Ohio put a child killer to death Wednesday, carrying out the state's first execution after a 3-year delay and signaling the possible resumption of capital punishment in the state.
Ronald Phillips was executed by lethal injection at the Southern Ohio Correctional Facility in Lucasville. He was sentenced to die for the 1993 rape and killing of Sheila Marie Evans, his girlfriend's 3-year-old daughter.
His chin and chest moved slightly and he breathed heavily while the lethal drugs were administered. Prison officials gave Phillips' time of death as 10:43 a.m., about 10 minutes after he gave his final statement, saying, “Sheila Marie didn't deserve what I did to her.”
He apologized to the girl's family, telling them: “I'm sorry you had to live so long with my actions.”
Phillips, 43, seemed resigned, looking up at the ceiling at the end and closing his eyes.
The execution was delayed for a few minutes so that Phillips could meet with his brother. Earlier, he had spent much of the morning praying, kneeling and reading the Bible. He became emotional with his spiritual advisor and a visiting friend, said JoEllen Smith, a prisons department spokeswoman.
Phillips lost his final appeal when the U.S. Supreme Court on Tuesday denied his requests for more time to pursue legal arguments, including a challenge of the state's new three-drug execution method, which includes a sedative used in some problematic executions in Ohio and elsewhere.
He also argued that his age at the time — he was 19 — should have been a consideration for mercy. The nation's high court already has banned the execution of people under 18.
The death penalty had been on hold in Ohio since January 2014, when a condemned inmate repeatedly gasped and snorted during a 26-minute procedure with a never-before-tried drug combination.
Republican Gov. John Kasich halted upcoming executions after that, and delays have continued because the state had trouble finding new supplies of drugs and death row inmates sued on the grounds the state's proposed new three-drug execution method represented “cruel and unusual punishment.”
The state announced in October it acquired a new supply. Phillips and other death row inmates unsuccessfully fought the state's new execution method that includes a sedative, midazolam, used in some troubled executions in Ohio, Arkansas and Arizona. The other drugs are rocuronium bromide, which paralyzes inmates, and potassium chloride, which stops their hearts.
The inmates' arguments were backed up by 15 pharmacology professors, who said midazolam is incapable of inducing unconsciousness or preventing serious pain.
Phillips' execution had been previously scheduled and delayed several times, including in 2013 when Kasich allowed time for a last-minute request by Phillips to donate organs. The request was ultimately denied. Phillips wanted to donate a kidney to his mother, who was on dialysis, and possibly his heart to his sister. His mother has since died.
Phillips' victim died Jan. 18, 1993, following emergency surgery after she was rushed to an Akron hospital when her mother found her motionless on her bed, according to a 2016 parole board document.
An autopsy the following day revealed more than 125 bruises on the girl indicating she'd been severely beaten on the head, face, lower torso, arms, legs and genitalia.
Phillips told police he repeatedly hit the girl after she didn't respond to his calls for breakfast, the parole board document said. Phillips also admitted raping her that day and two previous times, the document said.
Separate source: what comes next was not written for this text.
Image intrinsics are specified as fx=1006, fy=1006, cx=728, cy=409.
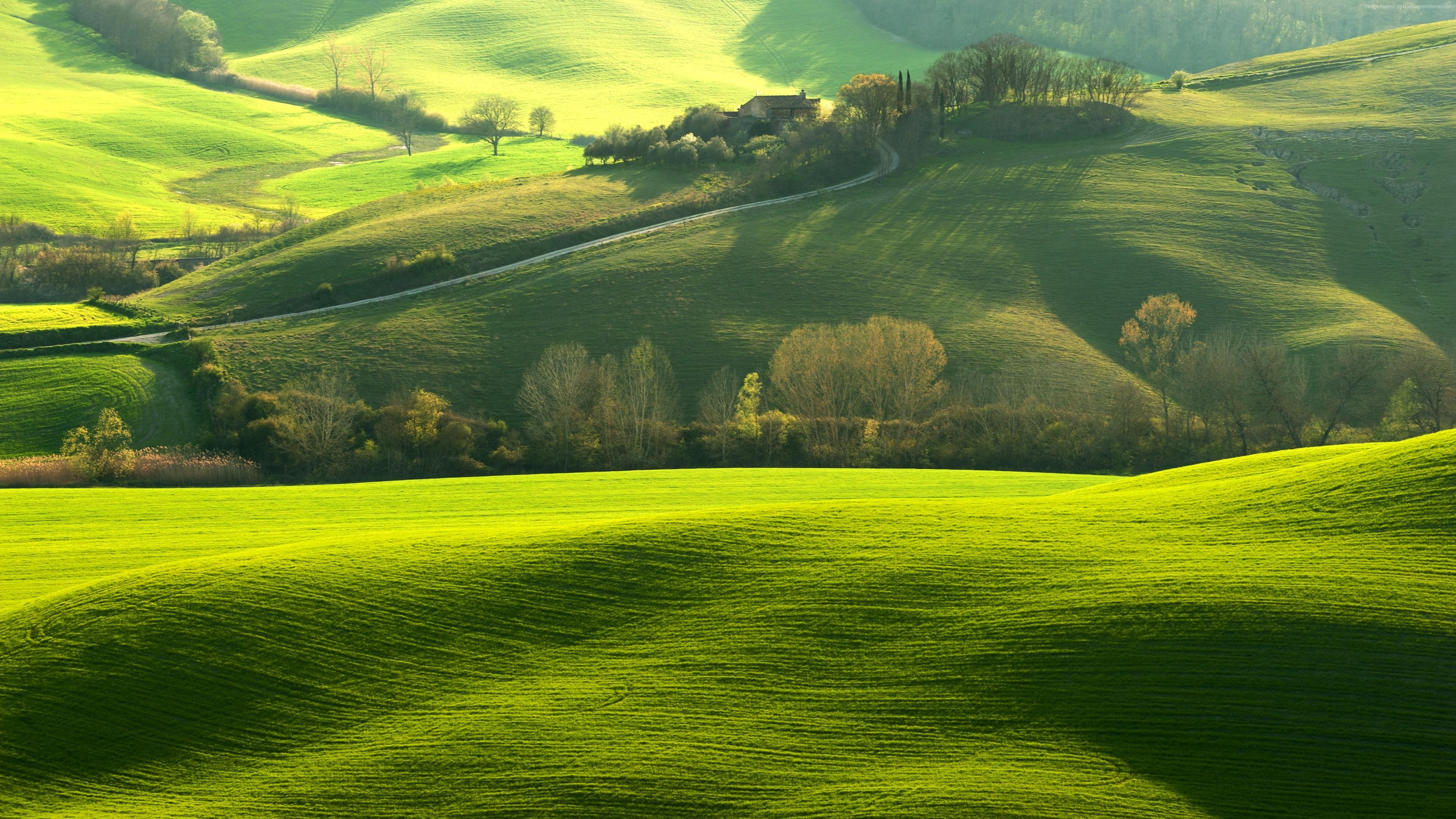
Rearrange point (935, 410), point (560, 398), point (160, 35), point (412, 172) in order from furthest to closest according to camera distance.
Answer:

Late last year, the Ohio Parole Board voted 10-2 against recommending mercy, turning down arguments that Phillips was the product of a horrific upbringing and that his trial was marked by legal mistakes.
“Phillips' crime involved the killing of a vulnerable 3-year-old victim, an abuse of trust, and extensive victimization, therefore making it among the worst of the worst capital crimes,” the board said.
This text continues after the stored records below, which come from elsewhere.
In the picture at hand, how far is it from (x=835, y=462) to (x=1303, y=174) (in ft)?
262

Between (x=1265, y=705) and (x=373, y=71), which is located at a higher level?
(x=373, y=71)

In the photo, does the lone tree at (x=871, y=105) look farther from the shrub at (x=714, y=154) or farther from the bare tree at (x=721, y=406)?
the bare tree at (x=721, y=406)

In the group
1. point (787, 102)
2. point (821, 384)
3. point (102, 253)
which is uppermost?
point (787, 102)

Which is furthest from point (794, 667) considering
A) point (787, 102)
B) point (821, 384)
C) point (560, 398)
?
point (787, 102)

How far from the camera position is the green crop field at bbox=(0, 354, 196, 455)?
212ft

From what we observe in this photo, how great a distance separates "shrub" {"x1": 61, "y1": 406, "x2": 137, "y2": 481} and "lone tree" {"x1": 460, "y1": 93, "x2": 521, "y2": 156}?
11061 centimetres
Phillips' attorneys called the case tragic but argued that Phillips was not among the worst of the worst offenders.
“Evidence of Phillips' background, history, dysfunctional upbringing, and his reformed character demonstrate that he should not be executed,” attorneys Tim Sweeney and Lisa Lagos wrote in a filing to the parole board.
Summit County Prosecutor Sherri Bevan Walsh said Phillips had refused to accept responsibility and it was time for justice to be served.
Kasich rejected clemency late last year, citing “the extremely brutal nature of the offense committed against an innocent 3-year-old child.”
The execution was the 15th in the U.S. this year, according to the Death Penalty Information Center.
8:24 a.m.: This post has been updated with the execution being carried out.